> _WHAT YOU ARE ASKED TO DO_: Please render the part of the items that opens with the line containing "In the present" and runs through the end of the items, both ends included, as a Markdown table with the columns Row and Line, one numbered row per line. Leave out blank lines and the pictures.
— Start of INPUT MATERIAL —
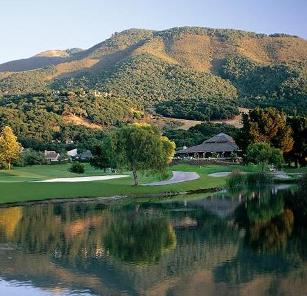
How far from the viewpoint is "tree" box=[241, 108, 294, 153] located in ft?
286

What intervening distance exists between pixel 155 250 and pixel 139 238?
3.14 m

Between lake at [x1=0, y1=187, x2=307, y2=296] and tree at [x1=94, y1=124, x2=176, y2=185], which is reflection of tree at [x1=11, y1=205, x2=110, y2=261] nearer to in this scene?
lake at [x1=0, y1=187, x2=307, y2=296]

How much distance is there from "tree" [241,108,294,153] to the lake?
1854 inches

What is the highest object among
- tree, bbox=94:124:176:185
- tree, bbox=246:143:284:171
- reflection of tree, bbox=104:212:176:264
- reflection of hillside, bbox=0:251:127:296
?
tree, bbox=94:124:176:185

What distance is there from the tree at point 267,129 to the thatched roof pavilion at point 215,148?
16610 mm

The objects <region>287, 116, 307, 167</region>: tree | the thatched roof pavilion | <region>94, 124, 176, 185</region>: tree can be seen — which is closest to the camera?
<region>94, 124, 176, 185</region>: tree

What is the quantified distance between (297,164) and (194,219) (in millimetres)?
60052

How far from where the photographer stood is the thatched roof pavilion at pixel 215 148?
108m

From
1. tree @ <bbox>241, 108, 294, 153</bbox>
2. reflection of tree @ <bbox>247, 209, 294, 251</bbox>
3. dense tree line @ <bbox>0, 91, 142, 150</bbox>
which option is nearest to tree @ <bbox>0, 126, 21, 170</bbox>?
dense tree line @ <bbox>0, 91, 142, 150</bbox>

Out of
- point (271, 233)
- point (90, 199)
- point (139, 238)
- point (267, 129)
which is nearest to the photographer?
point (139, 238)

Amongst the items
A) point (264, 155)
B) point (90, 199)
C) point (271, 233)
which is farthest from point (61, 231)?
point (264, 155)

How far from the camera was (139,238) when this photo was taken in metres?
27.7

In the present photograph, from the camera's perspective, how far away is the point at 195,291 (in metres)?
17.5

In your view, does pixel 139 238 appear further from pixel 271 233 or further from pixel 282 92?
pixel 282 92
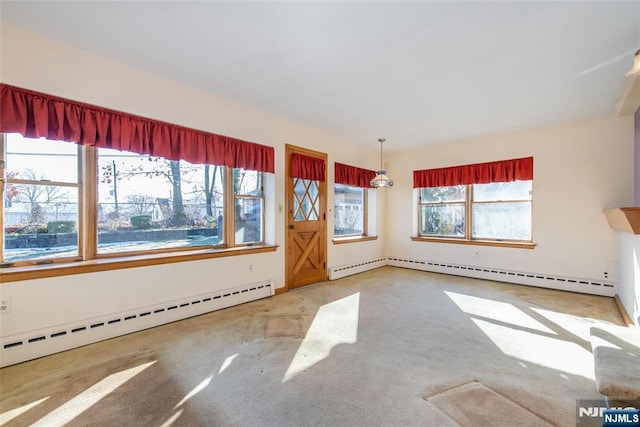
— End of INPUT MATERIAL —
> _PROBLEM SOLUTION_:
| Row | Line |
|---|---|
| 1 | In the present photograph, from the camera's perspective, how far away is the point at 195,291 (in metres)? |
| 2 | 17.5 |
| 3 | In your view, does pixel 139 238 appear further from pixel 271 233 or further from pixel 282 92? |
| 4 | pixel 282 92 |